- [WORK ITEM]: In the article below about Northwestern football players and unionization, what did the Chicago regional director of the NLRB rule in March?

== EXCERPT PROVIDED

Wildcats await decision on unionization

In March, the Chicago regional director of the National Labor Relations Board (NLRB) ruled that Northwestern scholarship football players are employees of the university and therefore have the right to form a union.

In April, Northwestern University appealed the decision to the full NLRB in Washington, D.C.

This weekend, the Northwestern football team, still awaiting a final decision from the NLRB, comes to Notre Dame with its unionization future unclear. Ed Edmonds, associate dean of the Notre Dame Law School, said either way the Board rules, the Northwestern case could be pivotal for the future of collegiate athletics.

unionization graphic
Susan Zhu | The Observer
“I would like to think that this [case] would begin to change the conversation at the NCAA away from the idea that [athletics] should be equated to a hobby or a very modest expenditure of time,” Edmonds, who specializes in sports labor law, said. “I think we need to have a much more realistic conversation about how you try to balance intercollegiate athletics and its demands with the educational process.

====
== DATA SECTION

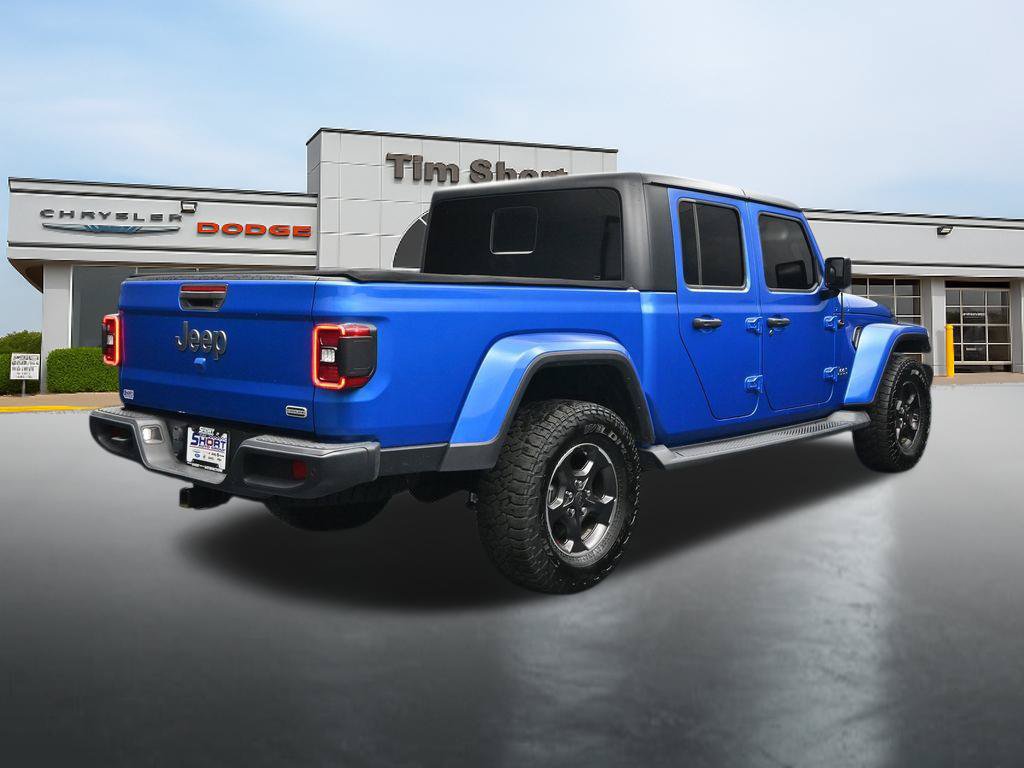 Used 2021 Jeep Gladiator Overland w/ Popular Equipment Package AWD/4WD image 5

====

- [ANSWER SECTION]: The director ruled that Northwestern scholarship football players are employees of the university and therefore have the right to form a union.